Of course, as Trevor Boddy points out in “Downtown Vancouver’s Last Resort: How Did ‘Living First’ Become ‘Condos Only?’” the danger of a city acquiring too many downtown condos is that it can result in a shortfall of office space – and lower tax revenue. One of the issues San Francisco will explore in relation to the hotel-to-condo question will be the difference between the potential condo property taxes and the income from the hotel room tax on those same rooms. Although San Francisco has a larger corporate base in its downtown than Vancouver does, city planners may find it worth investigating how the office-to-condo trend will similarly affect property taxes.

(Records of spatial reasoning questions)
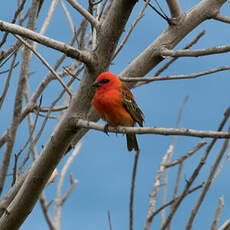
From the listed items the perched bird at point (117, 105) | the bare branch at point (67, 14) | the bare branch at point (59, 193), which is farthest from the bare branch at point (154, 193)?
the bare branch at point (67, 14)

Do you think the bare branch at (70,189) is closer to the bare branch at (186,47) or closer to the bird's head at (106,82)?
the bird's head at (106,82)

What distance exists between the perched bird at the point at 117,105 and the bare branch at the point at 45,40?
0.87 meters

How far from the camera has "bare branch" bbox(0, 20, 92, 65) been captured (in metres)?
3.13

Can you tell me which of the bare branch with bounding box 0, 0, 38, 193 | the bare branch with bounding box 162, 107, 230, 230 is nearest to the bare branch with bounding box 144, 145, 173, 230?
the bare branch with bounding box 162, 107, 230, 230

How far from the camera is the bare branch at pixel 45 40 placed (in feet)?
10.3

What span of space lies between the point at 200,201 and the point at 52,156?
1.31 m

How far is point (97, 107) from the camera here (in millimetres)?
4230

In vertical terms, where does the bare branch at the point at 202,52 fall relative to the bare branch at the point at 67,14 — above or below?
below

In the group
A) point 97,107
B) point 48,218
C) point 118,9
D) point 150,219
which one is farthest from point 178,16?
point 48,218

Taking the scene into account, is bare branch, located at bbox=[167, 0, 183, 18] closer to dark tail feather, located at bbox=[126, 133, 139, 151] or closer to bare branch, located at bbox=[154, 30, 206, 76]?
bare branch, located at bbox=[154, 30, 206, 76]

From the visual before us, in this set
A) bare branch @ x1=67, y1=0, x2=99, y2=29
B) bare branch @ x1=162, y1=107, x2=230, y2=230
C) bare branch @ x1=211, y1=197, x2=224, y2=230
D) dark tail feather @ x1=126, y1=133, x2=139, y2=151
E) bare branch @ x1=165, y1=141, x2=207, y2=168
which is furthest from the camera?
dark tail feather @ x1=126, y1=133, x2=139, y2=151

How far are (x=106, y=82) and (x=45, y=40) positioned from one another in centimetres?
119

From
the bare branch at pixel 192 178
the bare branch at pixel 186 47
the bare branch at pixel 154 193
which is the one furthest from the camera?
the bare branch at pixel 186 47

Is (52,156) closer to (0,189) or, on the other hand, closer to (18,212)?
(18,212)
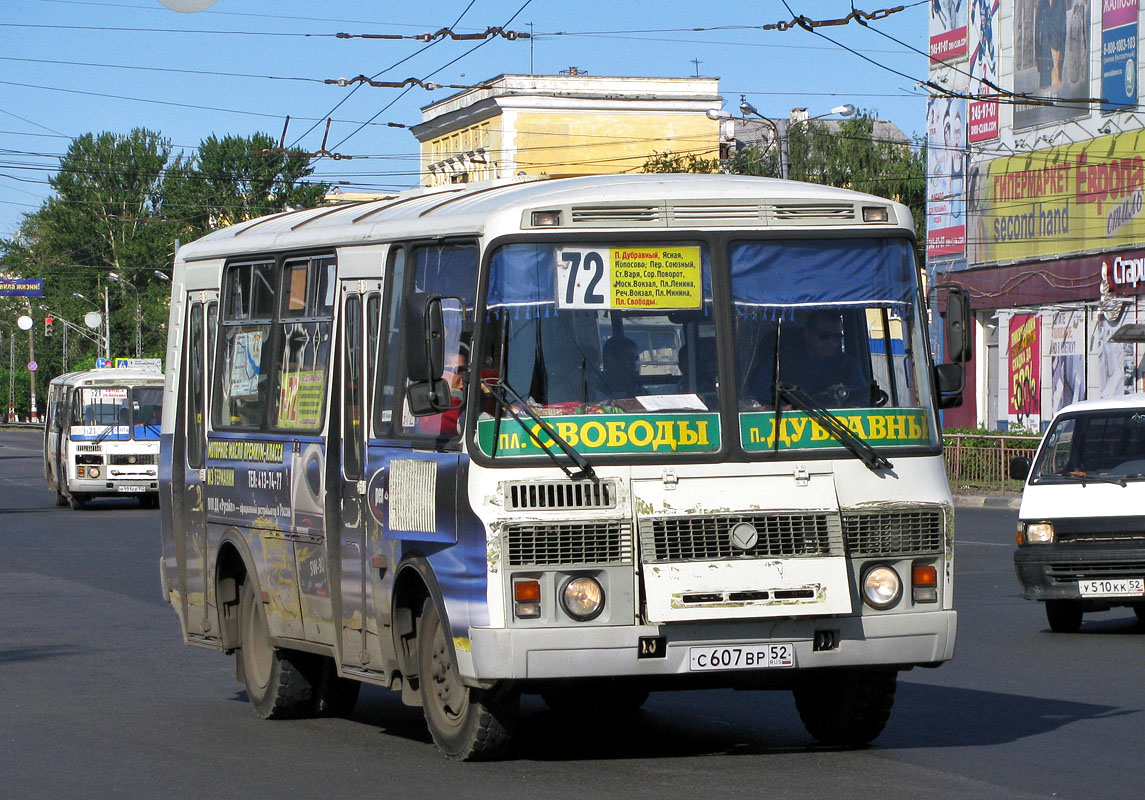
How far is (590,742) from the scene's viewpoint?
9.80 meters

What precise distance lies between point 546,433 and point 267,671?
3411 mm

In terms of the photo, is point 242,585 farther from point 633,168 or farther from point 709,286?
point 633,168

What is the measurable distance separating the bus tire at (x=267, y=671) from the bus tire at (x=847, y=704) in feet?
9.49

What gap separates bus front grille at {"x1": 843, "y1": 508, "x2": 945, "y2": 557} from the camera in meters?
8.73

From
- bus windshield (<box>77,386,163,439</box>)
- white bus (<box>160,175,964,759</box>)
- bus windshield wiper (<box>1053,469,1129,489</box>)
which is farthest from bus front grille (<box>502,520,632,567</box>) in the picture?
bus windshield (<box>77,386,163,439</box>)

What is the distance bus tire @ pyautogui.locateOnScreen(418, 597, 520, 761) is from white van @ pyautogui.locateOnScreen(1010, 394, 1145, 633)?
7.11 m

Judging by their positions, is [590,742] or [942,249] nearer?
[590,742]

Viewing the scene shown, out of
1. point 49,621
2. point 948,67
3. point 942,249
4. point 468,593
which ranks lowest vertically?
point 49,621

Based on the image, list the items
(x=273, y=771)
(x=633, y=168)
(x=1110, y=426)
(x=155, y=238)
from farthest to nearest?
(x=155, y=238)
(x=633, y=168)
(x=1110, y=426)
(x=273, y=771)

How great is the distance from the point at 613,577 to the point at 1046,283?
3787 cm

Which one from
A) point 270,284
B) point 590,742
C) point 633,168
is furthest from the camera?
point 633,168

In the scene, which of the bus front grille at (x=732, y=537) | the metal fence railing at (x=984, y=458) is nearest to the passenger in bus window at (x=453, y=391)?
the bus front grille at (x=732, y=537)

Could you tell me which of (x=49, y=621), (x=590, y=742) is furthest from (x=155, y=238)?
(x=590, y=742)

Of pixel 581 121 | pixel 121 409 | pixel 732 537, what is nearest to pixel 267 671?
pixel 732 537
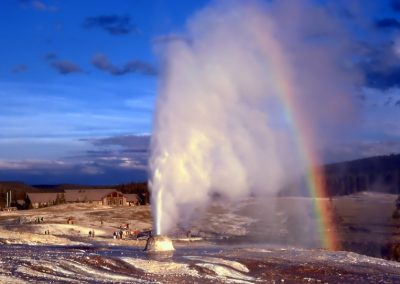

Requirements:
1: For each statement, say whether the passage on downtown condos agrees with it, answering yes or no and quoting the words from the passage that decide it. (a) San Francisco has a larger corporate base in its downtown than Vancouver. (b) Having too many downtown condos can raise a city's tax revenue. (c) San Francisco will compare potential condo property taxes with hotel room tax income from the same rooms.
2: Please carry the passage on downtown condos forward from its last sentence.
These records have no connection to the text about downtown condos.

The replies:
1:
(a) Yes: "San Francisco has a larger corporate base in its downtown than Vancouver does"
(b) No: "it can result in a shortfall of office space – and lower tax revenue"
(c) Yes: "the difference between the potential condo property taxes and the income from the hotel room tax on those same rooms"

2:
Ultimately, the conversion of these buildings is the result of a strong residential market and a soft office market. Cities and developers have awakened to the value of historic landmarks and are incorporating them into the economic life of their downtowns. Given the lax office market and the still-growing demand for downtown living, the projects that feature architectural character are likely to remain hot for some time to come. Even if the downtown condo market does become saturated, the opportunity to live in a historic landmark will most likely remain an advantage in the eyes of buyers.

 

 

Mark Harbick, AIA, is a partner at San Francisco-based Huntsman Architectural Group.

(click on pictures to enlarge)

(David Wakely)
333 Grant Avenue, San Francisco (Coxhead and Coxhead, 1908): a landmark phone company building converted to residential condominiums in the city’s central business district – Huntsman Architectural Group

(Huntsman Architectural Group)
74 New Montgomery, San Francisco (Reid Brothers Architects, 1914): originally headquarters for San Francisco Call newspaper; conversion will include four new penthouse units and a roof deck - Huntsman Architectural Group

(Draper and Kramer/www.palmolivebuilding.com)
Palmolive Building, Chicago (Holabird & Root, 1929): undergoing conversion into 103 luxury condominiums – Booth Hansen

(www.aviewoncities.com)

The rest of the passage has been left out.